My Neighbor’s Dog Keeps Using Our Lawn for a Toilet. What should I do?


Neighbor relations can be delicate. You have little choice in picking your neighbors, and you have to deal with them on essentially a daily basis, so you need to make the best of it. It can become extremely difficult if you have a neighbor who constantly seems to be taking advantage of you. One common problem you may be having is if your neighbor’s dog keeps using your lawn as a toilet. What should you do? Well, there are several tactics you can employ, and as long as your neighbor is, well neighborly, you should no longer have any problems. If they aren’t so neighborly, then there are ways of dealing with that as well.


Discuss the Problem with Your Neighbor in a Friendly Manner

The first step is to speak to your neighbor about the problem. You don’t have to be rude or even judgmental. Be as friendly as possibly by letting he or she know that their dog is using your lawn, and you have to pick it up yourself. It is a delicate situation, and your neighbor may get offended, but most likely he or she will be embarrassed and apologize. Hopefully, the embarrassment will lead to them keeping the dog away from your yard, or at least picking up the poop afterward.


Avoid the Feud if Possible

If your neighbor does not respond well to you bringing up the issue, avoid a feud if possible. True, it is easy to get frustrated, voice your true feelings and begin a feud, but it will only make things worse. The neighbor will probably start picking out your yard for his dog every time in the future out of spite. Also, avoid the desire to hide in the bushes and spray the dog and owner down with a water hose next time. You have other alternatives at your disposal that can solve the problem and possibly keep a friendly, or at least non-confrontational, relationship with your neighbor.


Consider a Property Fence

There is the old adage, “fences make good neighbors,” and this may be the case in your situation. If you have been thinking about fencing in your yard, now may be the time to do it. It will be non-confrontational with your neighbor, will stop the problem and give you the privacy you have been longing for. Fencing can also add value to your home and make it easier to sell when you decide to move.


Contact an Enforcing Body

If you are not ready to invest money in a fence and talking to your neighbor hasn’t worked, there are still other alternatives. If you live in a community with a homeowners association, there are certainly rules against letting pets defecate in neighbors’ yards. Bring it to the attention of the homeowners association. Your neighbor will probably get a written warning and then a fine if it continues. If you don’t have a homeowners association, you can call the non-emergency police. In many areas, they have the power to issue fines for pet owners who do not control their pets.
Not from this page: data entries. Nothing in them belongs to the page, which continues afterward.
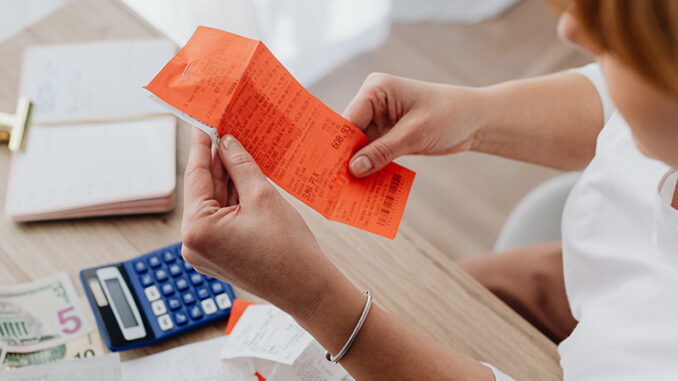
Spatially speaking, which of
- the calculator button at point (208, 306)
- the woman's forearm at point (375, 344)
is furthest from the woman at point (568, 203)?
the calculator button at point (208, 306)

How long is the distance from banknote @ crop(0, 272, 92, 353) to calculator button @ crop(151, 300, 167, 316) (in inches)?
3.2

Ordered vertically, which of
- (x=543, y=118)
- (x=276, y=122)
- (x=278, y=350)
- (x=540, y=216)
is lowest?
(x=540, y=216)

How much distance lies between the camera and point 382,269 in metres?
0.79

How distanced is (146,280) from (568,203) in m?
0.59

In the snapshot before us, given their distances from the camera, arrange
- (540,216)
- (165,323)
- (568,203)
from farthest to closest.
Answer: (540,216) → (568,203) → (165,323)

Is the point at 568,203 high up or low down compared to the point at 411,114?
down

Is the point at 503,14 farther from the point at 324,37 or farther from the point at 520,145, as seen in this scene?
the point at 520,145

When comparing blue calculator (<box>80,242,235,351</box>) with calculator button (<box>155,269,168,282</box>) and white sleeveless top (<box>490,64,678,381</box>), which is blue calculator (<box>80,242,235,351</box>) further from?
white sleeveless top (<box>490,64,678,381</box>)

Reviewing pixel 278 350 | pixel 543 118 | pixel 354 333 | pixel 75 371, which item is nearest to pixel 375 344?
pixel 354 333

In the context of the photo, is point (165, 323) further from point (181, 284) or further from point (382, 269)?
point (382, 269)

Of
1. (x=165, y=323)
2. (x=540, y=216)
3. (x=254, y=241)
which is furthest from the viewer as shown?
(x=540, y=216)

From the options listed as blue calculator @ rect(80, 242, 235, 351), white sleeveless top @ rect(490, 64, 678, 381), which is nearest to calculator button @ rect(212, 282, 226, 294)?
blue calculator @ rect(80, 242, 235, 351)

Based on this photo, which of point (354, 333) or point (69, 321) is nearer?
point (354, 333)

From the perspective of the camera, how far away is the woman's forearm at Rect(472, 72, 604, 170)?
33.9 inches
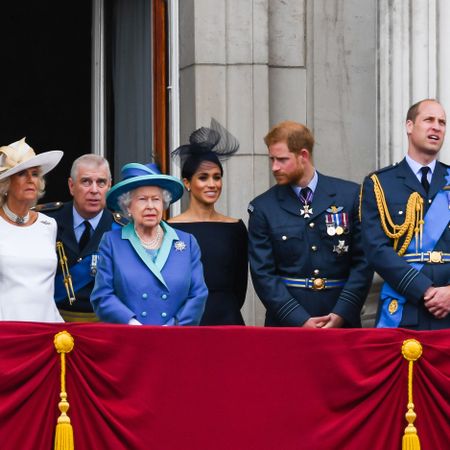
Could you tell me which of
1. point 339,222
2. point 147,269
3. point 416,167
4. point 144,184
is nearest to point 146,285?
point 147,269

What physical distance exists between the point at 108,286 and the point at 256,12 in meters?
3.19

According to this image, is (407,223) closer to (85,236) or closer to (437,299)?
(437,299)

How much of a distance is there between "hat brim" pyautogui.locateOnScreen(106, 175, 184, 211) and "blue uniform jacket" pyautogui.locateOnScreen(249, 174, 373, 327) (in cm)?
69

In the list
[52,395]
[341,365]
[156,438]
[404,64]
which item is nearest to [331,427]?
[341,365]

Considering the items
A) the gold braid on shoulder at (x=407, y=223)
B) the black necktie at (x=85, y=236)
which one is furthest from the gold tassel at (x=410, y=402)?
the black necktie at (x=85, y=236)

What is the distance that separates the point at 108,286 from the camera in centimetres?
757

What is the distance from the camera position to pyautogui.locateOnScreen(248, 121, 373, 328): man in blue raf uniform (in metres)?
8.20

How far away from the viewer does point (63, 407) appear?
686 cm

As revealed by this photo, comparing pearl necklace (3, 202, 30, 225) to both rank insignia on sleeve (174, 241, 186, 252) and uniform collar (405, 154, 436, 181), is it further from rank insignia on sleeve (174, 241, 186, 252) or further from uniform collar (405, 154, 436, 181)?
uniform collar (405, 154, 436, 181)

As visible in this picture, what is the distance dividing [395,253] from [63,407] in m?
1.97

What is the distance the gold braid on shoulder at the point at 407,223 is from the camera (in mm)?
7887

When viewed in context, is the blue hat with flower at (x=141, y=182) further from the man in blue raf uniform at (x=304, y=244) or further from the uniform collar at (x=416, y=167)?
the uniform collar at (x=416, y=167)

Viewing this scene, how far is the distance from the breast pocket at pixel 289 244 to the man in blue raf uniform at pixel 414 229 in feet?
1.45

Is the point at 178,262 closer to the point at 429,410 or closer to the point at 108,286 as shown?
the point at 108,286
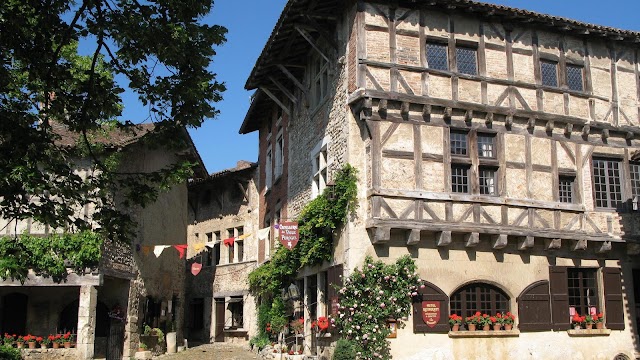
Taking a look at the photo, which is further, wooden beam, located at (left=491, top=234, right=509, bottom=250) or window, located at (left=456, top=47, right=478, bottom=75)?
window, located at (left=456, top=47, right=478, bottom=75)

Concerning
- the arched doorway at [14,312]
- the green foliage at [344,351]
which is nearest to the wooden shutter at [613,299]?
the green foliage at [344,351]

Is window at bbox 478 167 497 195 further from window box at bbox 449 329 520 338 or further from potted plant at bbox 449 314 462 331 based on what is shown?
window box at bbox 449 329 520 338

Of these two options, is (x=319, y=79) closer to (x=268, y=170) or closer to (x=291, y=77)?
(x=291, y=77)

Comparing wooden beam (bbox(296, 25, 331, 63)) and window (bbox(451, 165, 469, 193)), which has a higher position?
wooden beam (bbox(296, 25, 331, 63))

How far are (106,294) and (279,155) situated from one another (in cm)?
756

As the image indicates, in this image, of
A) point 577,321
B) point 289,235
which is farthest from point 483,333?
point 289,235

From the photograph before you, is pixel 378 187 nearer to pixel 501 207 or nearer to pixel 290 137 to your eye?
pixel 501 207

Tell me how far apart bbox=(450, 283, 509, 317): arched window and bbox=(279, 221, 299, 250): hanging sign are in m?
4.18

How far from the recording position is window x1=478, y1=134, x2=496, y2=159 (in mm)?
16031

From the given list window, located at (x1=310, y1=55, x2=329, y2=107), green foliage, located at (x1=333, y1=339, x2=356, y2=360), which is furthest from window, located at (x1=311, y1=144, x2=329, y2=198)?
green foliage, located at (x1=333, y1=339, x2=356, y2=360)

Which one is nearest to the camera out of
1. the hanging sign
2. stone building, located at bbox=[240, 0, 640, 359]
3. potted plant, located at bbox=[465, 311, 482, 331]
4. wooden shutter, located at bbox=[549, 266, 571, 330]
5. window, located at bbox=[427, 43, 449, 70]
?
stone building, located at bbox=[240, 0, 640, 359]

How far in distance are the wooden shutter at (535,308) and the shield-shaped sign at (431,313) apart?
219 centimetres

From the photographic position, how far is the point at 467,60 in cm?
1627

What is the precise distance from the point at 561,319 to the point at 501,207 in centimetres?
308
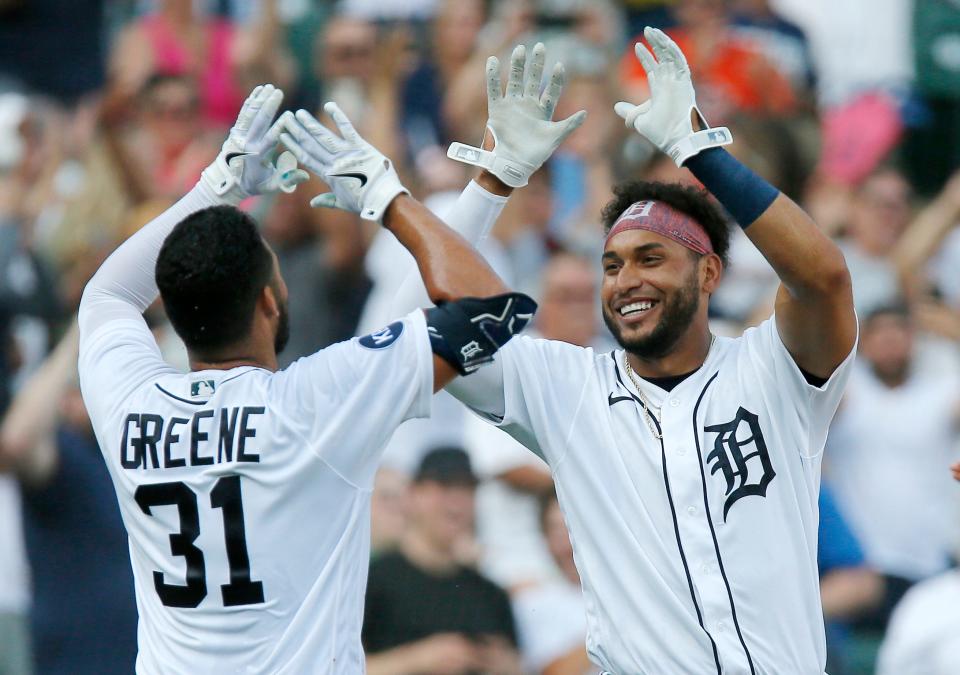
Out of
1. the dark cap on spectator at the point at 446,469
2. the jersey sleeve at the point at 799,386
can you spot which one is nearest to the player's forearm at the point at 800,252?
the jersey sleeve at the point at 799,386

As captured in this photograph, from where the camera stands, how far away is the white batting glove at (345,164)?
129 inches

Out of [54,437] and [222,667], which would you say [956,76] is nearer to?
[54,437]

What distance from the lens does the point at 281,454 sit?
2.96 m

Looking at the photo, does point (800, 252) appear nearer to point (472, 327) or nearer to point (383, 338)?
point (472, 327)

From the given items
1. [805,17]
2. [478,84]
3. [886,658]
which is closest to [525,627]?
[886,658]

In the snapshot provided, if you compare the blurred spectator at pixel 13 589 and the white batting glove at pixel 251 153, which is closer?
the white batting glove at pixel 251 153

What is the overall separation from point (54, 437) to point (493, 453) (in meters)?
2.30

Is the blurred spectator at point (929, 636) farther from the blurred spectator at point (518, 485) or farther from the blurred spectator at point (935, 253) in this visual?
the blurred spectator at point (935, 253)

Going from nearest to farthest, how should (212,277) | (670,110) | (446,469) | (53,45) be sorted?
(212,277), (670,110), (446,469), (53,45)

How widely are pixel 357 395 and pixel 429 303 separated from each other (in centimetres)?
80

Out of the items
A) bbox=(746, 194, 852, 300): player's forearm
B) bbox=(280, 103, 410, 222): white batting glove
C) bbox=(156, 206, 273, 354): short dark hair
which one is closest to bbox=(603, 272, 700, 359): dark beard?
bbox=(746, 194, 852, 300): player's forearm

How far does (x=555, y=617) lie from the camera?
20.4 feet

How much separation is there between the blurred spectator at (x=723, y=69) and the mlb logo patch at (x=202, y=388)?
504 cm

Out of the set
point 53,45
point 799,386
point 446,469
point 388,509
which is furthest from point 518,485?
point 53,45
Put Up an Invisible Line of Defense

There are products on the market designed almost specifically for this issue. They are products that reside in your yard or garden and send out an ultrasonic annoying noise that humans cannot hear. However, dogs and other animals can and it keeps them away. The device will have a motion detecting sensor. So, when your neighbor’s dog walks by the sound kicks on and the dog avoids your yard like the plague. In fact, after a couple of times, the dog will not even go near your yard again. These units are generally affordable and, if you have a garden, are great for keeping out squirrels and rabbits.

As you can see, there are many solutions to this issue. Begin where you feel most comfortable, and you’ll eventually find the right fix.